Kimichik’s presentation mirrored Ashford’s last earnings call, but he gave no hint that the swap was in motion. Ashford’s total net debt to gross assets is 61%–this year’s goal is to get it below 60%, which is in keeping with its past practice.

As the country moves closer toward recession, Ashford has implemented several strategies and has more on standby that it believes will soften the blow and protects its dividend. Cap-ex and cost-cutting measures are part of the plan, but the most significant move is to jump full force into the mezzanine lending business. “We are a recycler of capital and not just a property aggregator,” Kimichik told the Deutsche Bank panel of analysts.

In this morning’s press release, Ashford president and CEO Monty J. Bennett says the team has watched RevPAR decline since the earnings call. “It is hard to know whether this short trend will continue,” he says. “As a precaution, we wanted to hedge our asset cash flows by swapping our debt to floating-rate.”

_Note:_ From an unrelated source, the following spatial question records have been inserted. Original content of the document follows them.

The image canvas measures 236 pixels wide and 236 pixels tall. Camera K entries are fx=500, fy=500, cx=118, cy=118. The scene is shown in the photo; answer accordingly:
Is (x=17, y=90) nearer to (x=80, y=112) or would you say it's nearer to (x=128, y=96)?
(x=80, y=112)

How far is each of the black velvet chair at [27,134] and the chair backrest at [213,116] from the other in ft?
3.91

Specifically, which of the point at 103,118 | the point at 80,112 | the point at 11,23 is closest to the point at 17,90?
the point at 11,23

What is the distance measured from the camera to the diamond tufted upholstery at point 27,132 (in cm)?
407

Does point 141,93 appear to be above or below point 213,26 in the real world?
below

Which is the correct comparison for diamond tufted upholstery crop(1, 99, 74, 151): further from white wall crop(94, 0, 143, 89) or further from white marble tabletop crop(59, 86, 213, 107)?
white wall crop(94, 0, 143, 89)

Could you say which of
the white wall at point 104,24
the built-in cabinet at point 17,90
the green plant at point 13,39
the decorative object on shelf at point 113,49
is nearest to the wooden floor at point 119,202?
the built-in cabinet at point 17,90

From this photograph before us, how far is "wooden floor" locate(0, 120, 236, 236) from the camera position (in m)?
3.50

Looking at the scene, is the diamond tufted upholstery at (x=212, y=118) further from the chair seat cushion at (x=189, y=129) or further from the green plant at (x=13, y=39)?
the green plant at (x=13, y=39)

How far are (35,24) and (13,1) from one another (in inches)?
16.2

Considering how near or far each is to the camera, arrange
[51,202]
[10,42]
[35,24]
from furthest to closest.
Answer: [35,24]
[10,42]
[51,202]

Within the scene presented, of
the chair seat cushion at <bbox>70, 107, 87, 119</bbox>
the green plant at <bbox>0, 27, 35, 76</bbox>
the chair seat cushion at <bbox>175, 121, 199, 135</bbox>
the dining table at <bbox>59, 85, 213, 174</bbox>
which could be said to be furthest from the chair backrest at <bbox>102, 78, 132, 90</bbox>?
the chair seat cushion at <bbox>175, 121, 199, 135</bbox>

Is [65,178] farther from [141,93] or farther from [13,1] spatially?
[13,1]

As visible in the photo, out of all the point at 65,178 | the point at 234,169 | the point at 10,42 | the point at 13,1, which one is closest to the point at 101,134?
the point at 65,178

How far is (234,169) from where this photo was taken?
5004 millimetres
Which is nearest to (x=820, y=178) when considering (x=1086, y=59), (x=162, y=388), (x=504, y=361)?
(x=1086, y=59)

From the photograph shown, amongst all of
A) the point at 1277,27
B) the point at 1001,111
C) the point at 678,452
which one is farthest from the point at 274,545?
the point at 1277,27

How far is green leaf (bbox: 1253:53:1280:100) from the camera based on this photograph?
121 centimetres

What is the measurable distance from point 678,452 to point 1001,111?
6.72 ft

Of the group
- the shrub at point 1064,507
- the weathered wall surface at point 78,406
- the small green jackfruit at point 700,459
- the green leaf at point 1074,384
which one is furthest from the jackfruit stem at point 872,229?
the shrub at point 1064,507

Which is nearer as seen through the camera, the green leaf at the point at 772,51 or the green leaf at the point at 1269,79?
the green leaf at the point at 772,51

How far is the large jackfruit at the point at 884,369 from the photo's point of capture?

Bennett adds that the team’s analysis of the last two recessions shows a “strong correlation” between the changes in RevPAR and Libor. If RevPAR continues downward, the swap will add “a measure of protection to our cash flow and dividend,” he says. “Simply put, we feel this is an effective way to match the sensitivity of our assets’ cash flow to our liabilities’ interest expense.”